The clothing manufacturer and retailers claimed that they were innocent of the infringement and the fault lay with the fabric maker who printed the design. The case raised a number of interesting issues in copyright, especially in relation to Aboriginal art.

Copyright law, in its present form, functions best to protect the individual artist from the unauthorised use of his or her work. For artists to have their work pirated represents a theft of their intellectual property and a distortion of the intent of the artwork. Although, in Bancroft’s case, it may be difficult to prove who was directly responsible for appropriating the image, the design used by Dolina is a copy of Bancroft’s painting. The artist has suffered the shock and embarrassment of seeing her original artwork trivialised. Bancroft also has an established reputation as a fashion designer of original garments, at a different level of the fashion market from Dolina’s styles for major retail outlets. (Cochrane Simons, 1991)

The Label of Authenticity
Bronwyn Bancroft’s case is one of the cases that motivated the development of the Label of Authenticity. The National Indigenous Arts Advocacy Association (NIAAA)

…through funding from the Australia Council and ATSIC, are in the process of developing a national system of labelling that will distinguish art and cultural products from the fake products. As a certified trade mark the Label of Authenticity will be attached to a product or used in relation to a service originating from an Aboriginal or Torres Strait Islander person. (NIAAA)

Why do we need a Label of Authenticity
For some time concern has been growing that Aboriginal and Torres Strait Islander designs and symbols have been incorrectly used, most often without permission. Examples include artwork, tourist souvenirs and carpets, to name a few.

The primary responsibilities of the NIAAA as the national peak Aboriginal and Torres Strait Islander arts and cultural service include the continued and increased recognition and protection of the rights of Aboriginal and Torres Strait Islander artists. NIAAA provides culturally appropriate advice, information, referrals and support services to indigenous artists and organisations. (NIAAA, 1999)
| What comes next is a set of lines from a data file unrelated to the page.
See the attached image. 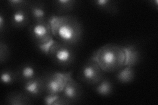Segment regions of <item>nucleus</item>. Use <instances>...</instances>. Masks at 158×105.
<instances>
[{
  "mask_svg": "<svg viewBox=\"0 0 158 105\" xmlns=\"http://www.w3.org/2000/svg\"><path fill=\"white\" fill-rule=\"evenodd\" d=\"M105 72H115L125 66V55L122 46L109 43L100 47L91 56Z\"/></svg>",
  "mask_w": 158,
  "mask_h": 105,
  "instance_id": "obj_2",
  "label": "nucleus"
},
{
  "mask_svg": "<svg viewBox=\"0 0 158 105\" xmlns=\"http://www.w3.org/2000/svg\"><path fill=\"white\" fill-rule=\"evenodd\" d=\"M16 71L18 83L20 84L31 80L41 75L36 64L32 62H27L20 64L16 68Z\"/></svg>",
  "mask_w": 158,
  "mask_h": 105,
  "instance_id": "obj_9",
  "label": "nucleus"
},
{
  "mask_svg": "<svg viewBox=\"0 0 158 105\" xmlns=\"http://www.w3.org/2000/svg\"><path fill=\"white\" fill-rule=\"evenodd\" d=\"M150 6L153 7V8L155 9L156 10L158 9V1L157 0H152L150 2Z\"/></svg>",
  "mask_w": 158,
  "mask_h": 105,
  "instance_id": "obj_24",
  "label": "nucleus"
},
{
  "mask_svg": "<svg viewBox=\"0 0 158 105\" xmlns=\"http://www.w3.org/2000/svg\"><path fill=\"white\" fill-rule=\"evenodd\" d=\"M42 103L46 105H68L71 104L61 93L49 94L44 93L41 97Z\"/></svg>",
  "mask_w": 158,
  "mask_h": 105,
  "instance_id": "obj_19",
  "label": "nucleus"
},
{
  "mask_svg": "<svg viewBox=\"0 0 158 105\" xmlns=\"http://www.w3.org/2000/svg\"><path fill=\"white\" fill-rule=\"evenodd\" d=\"M136 77V72L134 67L125 66L115 72V78L121 84L132 83Z\"/></svg>",
  "mask_w": 158,
  "mask_h": 105,
  "instance_id": "obj_17",
  "label": "nucleus"
},
{
  "mask_svg": "<svg viewBox=\"0 0 158 105\" xmlns=\"http://www.w3.org/2000/svg\"><path fill=\"white\" fill-rule=\"evenodd\" d=\"M48 57L51 61L62 69L71 68L75 64L77 53L75 47L56 40L49 49Z\"/></svg>",
  "mask_w": 158,
  "mask_h": 105,
  "instance_id": "obj_3",
  "label": "nucleus"
},
{
  "mask_svg": "<svg viewBox=\"0 0 158 105\" xmlns=\"http://www.w3.org/2000/svg\"><path fill=\"white\" fill-rule=\"evenodd\" d=\"M61 94L71 104H74L81 100L84 94V90L81 83H78L71 76L67 79Z\"/></svg>",
  "mask_w": 158,
  "mask_h": 105,
  "instance_id": "obj_7",
  "label": "nucleus"
},
{
  "mask_svg": "<svg viewBox=\"0 0 158 105\" xmlns=\"http://www.w3.org/2000/svg\"><path fill=\"white\" fill-rule=\"evenodd\" d=\"M28 31L34 45L46 43L54 39L52 28L47 21L32 22L29 25Z\"/></svg>",
  "mask_w": 158,
  "mask_h": 105,
  "instance_id": "obj_6",
  "label": "nucleus"
},
{
  "mask_svg": "<svg viewBox=\"0 0 158 105\" xmlns=\"http://www.w3.org/2000/svg\"><path fill=\"white\" fill-rule=\"evenodd\" d=\"M72 72H60L57 71H48L42 74L44 93H61Z\"/></svg>",
  "mask_w": 158,
  "mask_h": 105,
  "instance_id": "obj_5",
  "label": "nucleus"
},
{
  "mask_svg": "<svg viewBox=\"0 0 158 105\" xmlns=\"http://www.w3.org/2000/svg\"><path fill=\"white\" fill-rule=\"evenodd\" d=\"M106 72L92 57L84 63L77 74V79L86 86H93L106 77Z\"/></svg>",
  "mask_w": 158,
  "mask_h": 105,
  "instance_id": "obj_4",
  "label": "nucleus"
},
{
  "mask_svg": "<svg viewBox=\"0 0 158 105\" xmlns=\"http://www.w3.org/2000/svg\"><path fill=\"white\" fill-rule=\"evenodd\" d=\"M11 55V50L8 45L1 40L0 42V63L1 64L7 62Z\"/></svg>",
  "mask_w": 158,
  "mask_h": 105,
  "instance_id": "obj_20",
  "label": "nucleus"
},
{
  "mask_svg": "<svg viewBox=\"0 0 158 105\" xmlns=\"http://www.w3.org/2000/svg\"><path fill=\"white\" fill-rule=\"evenodd\" d=\"M9 21L11 26L17 29H23L29 26L32 20L27 8L11 9Z\"/></svg>",
  "mask_w": 158,
  "mask_h": 105,
  "instance_id": "obj_8",
  "label": "nucleus"
},
{
  "mask_svg": "<svg viewBox=\"0 0 158 105\" xmlns=\"http://www.w3.org/2000/svg\"><path fill=\"white\" fill-rule=\"evenodd\" d=\"M27 9L32 22L46 21L50 14L46 4L44 2L31 1Z\"/></svg>",
  "mask_w": 158,
  "mask_h": 105,
  "instance_id": "obj_11",
  "label": "nucleus"
},
{
  "mask_svg": "<svg viewBox=\"0 0 158 105\" xmlns=\"http://www.w3.org/2000/svg\"><path fill=\"white\" fill-rule=\"evenodd\" d=\"M76 0H55L52 2L53 7L59 15H65L73 11L77 6Z\"/></svg>",
  "mask_w": 158,
  "mask_h": 105,
  "instance_id": "obj_16",
  "label": "nucleus"
},
{
  "mask_svg": "<svg viewBox=\"0 0 158 105\" xmlns=\"http://www.w3.org/2000/svg\"><path fill=\"white\" fill-rule=\"evenodd\" d=\"M20 85L22 91L32 99L41 97L44 93L42 75Z\"/></svg>",
  "mask_w": 158,
  "mask_h": 105,
  "instance_id": "obj_10",
  "label": "nucleus"
},
{
  "mask_svg": "<svg viewBox=\"0 0 158 105\" xmlns=\"http://www.w3.org/2000/svg\"><path fill=\"white\" fill-rule=\"evenodd\" d=\"M7 21L8 19L6 17V14L3 13V11H1L0 12V34H1V36H2L3 33L7 30Z\"/></svg>",
  "mask_w": 158,
  "mask_h": 105,
  "instance_id": "obj_23",
  "label": "nucleus"
},
{
  "mask_svg": "<svg viewBox=\"0 0 158 105\" xmlns=\"http://www.w3.org/2000/svg\"><path fill=\"white\" fill-rule=\"evenodd\" d=\"M31 1L29 0H8L7 1V6L11 9L27 8Z\"/></svg>",
  "mask_w": 158,
  "mask_h": 105,
  "instance_id": "obj_21",
  "label": "nucleus"
},
{
  "mask_svg": "<svg viewBox=\"0 0 158 105\" xmlns=\"http://www.w3.org/2000/svg\"><path fill=\"white\" fill-rule=\"evenodd\" d=\"M6 103L9 105H29L32 102V98L21 90L9 92L6 97Z\"/></svg>",
  "mask_w": 158,
  "mask_h": 105,
  "instance_id": "obj_13",
  "label": "nucleus"
},
{
  "mask_svg": "<svg viewBox=\"0 0 158 105\" xmlns=\"http://www.w3.org/2000/svg\"><path fill=\"white\" fill-rule=\"evenodd\" d=\"M56 40L55 39H53V40L48 42L46 43H41V44H37L35 45V47L36 48V49L38 50V51L40 52V53H42V55H48L49 53V49H50L51 46L53 45V43H54Z\"/></svg>",
  "mask_w": 158,
  "mask_h": 105,
  "instance_id": "obj_22",
  "label": "nucleus"
},
{
  "mask_svg": "<svg viewBox=\"0 0 158 105\" xmlns=\"http://www.w3.org/2000/svg\"><path fill=\"white\" fill-rule=\"evenodd\" d=\"M0 80L4 86H13L18 83V77L16 69L5 68L2 69L0 72Z\"/></svg>",
  "mask_w": 158,
  "mask_h": 105,
  "instance_id": "obj_18",
  "label": "nucleus"
},
{
  "mask_svg": "<svg viewBox=\"0 0 158 105\" xmlns=\"http://www.w3.org/2000/svg\"><path fill=\"white\" fill-rule=\"evenodd\" d=\"M93 91L101 97H110L114 91V83L110 78L105 77L94 86H92Z\"/></svg>",
  "mask_w": 158,
  "mask_h": 105,
  "instance_id": "obj_14",
  "label": "nucleus"
},
{
  "mask_svg": "<svg viewBox=\"0 0 158 105\" xmlns=\"http://www.w3.org/2000/svg\"><path fill=\"white\" fill-rule=\"evenodd\" d=\"M122 48L125 55V66L135 67L140 63L142 59V53L137 45L127 44L123 46Z\"/></svg>",
  "mask_w": 158,
  "mask_h": 105,
  "instance_id": "obj_12",
  "label": "nucleus"
},
{
  "mask_svg": "<svg viewBox=\"0 0 158 105\" xmlns=\"http://www.w3.org/2000/svg\"><path fill=\"white\" fill-rule=\"evenodd\" d=\"M51 28L53 37L59 42L73 47L81 42L83 26L81 21L72 14H58Z\"/></svg>",
  "mask_w": 158,
  "mask_h": 105,
  "instance_id": "obj_1",
  "label": "nucleus"
},
{
  "mask_svg": "<svg viewBox=\"0 0 158 105\" xmlns=\"http://www.w3.org/2000/svg\"><path fill=\"white\" fill-rule=\"evenodd\" d=\"M90 3L99 11L111 15H115L118 11L117 3L114 0H93Z\"/></svg>",
  "mask_w": 158,
  "mask_h": 105,
  "instance_id": "obj_15",
  "label": "nucleus"
}]
</instances>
Label of Authenticity. Courtesy: National Indigenous Arts Advocacy Association (NIAAA)

NIAAA logo. Courtesy: National Indigenous Arts Advocacy Association (NIAAA)

Aboriginal and Torres Strait Islander fashion design

Paperbark woman: Aboriginal and Torres Strait Islander fashion design

Aboriginal and Torres Strait Islander designers are today expressing their cultures in graphic design, jewellery, textiles and fashion. Their work sheds new light on traditional themes and motifs, revealing contrasts between the different regions of Australia. The energy and imagination of Aboriginal and Torres Strait Islander design reveals a culture with a continuity that remains through the fickle changes of fashion.

Textile design techniques range from traditional fibre crafts to screen-printing, batik and hand-painting. The techniques reflect external influences such as training opportunities, travel and market forces.

Aboriginal and Torres Strait Islander designers often reflect the Australian landscape in their work. The symbols and motifs they use vary from region to region and have great cultural significance. This raises issues of ownership, copyright and licensing agreements.

Clothing is perhaps one of the most immediate ways that a person can express how they feel about themselves and their culture, their political views and aspirations. Community-based enterprises have provided a network for Aboriginal and Torres Strait Islander designers whereby they can sell their designs and work together to solve production and distribution problems. Young workers can be employed in work schemes and many communities find this has far-reaching effects upon their self-image and financial status.

Aboriginal and Torres Strait Islander design is popular for its fresh and dynamic graphic qualities, which contrast with mainstream fashion. The influence of Aboriginal and Torres Strait Islander design on non-indigenous designers can be seen in the collections of a number of contemporary designers. How the textile design is acknowledged and how the designer is rewarded is of critical importance.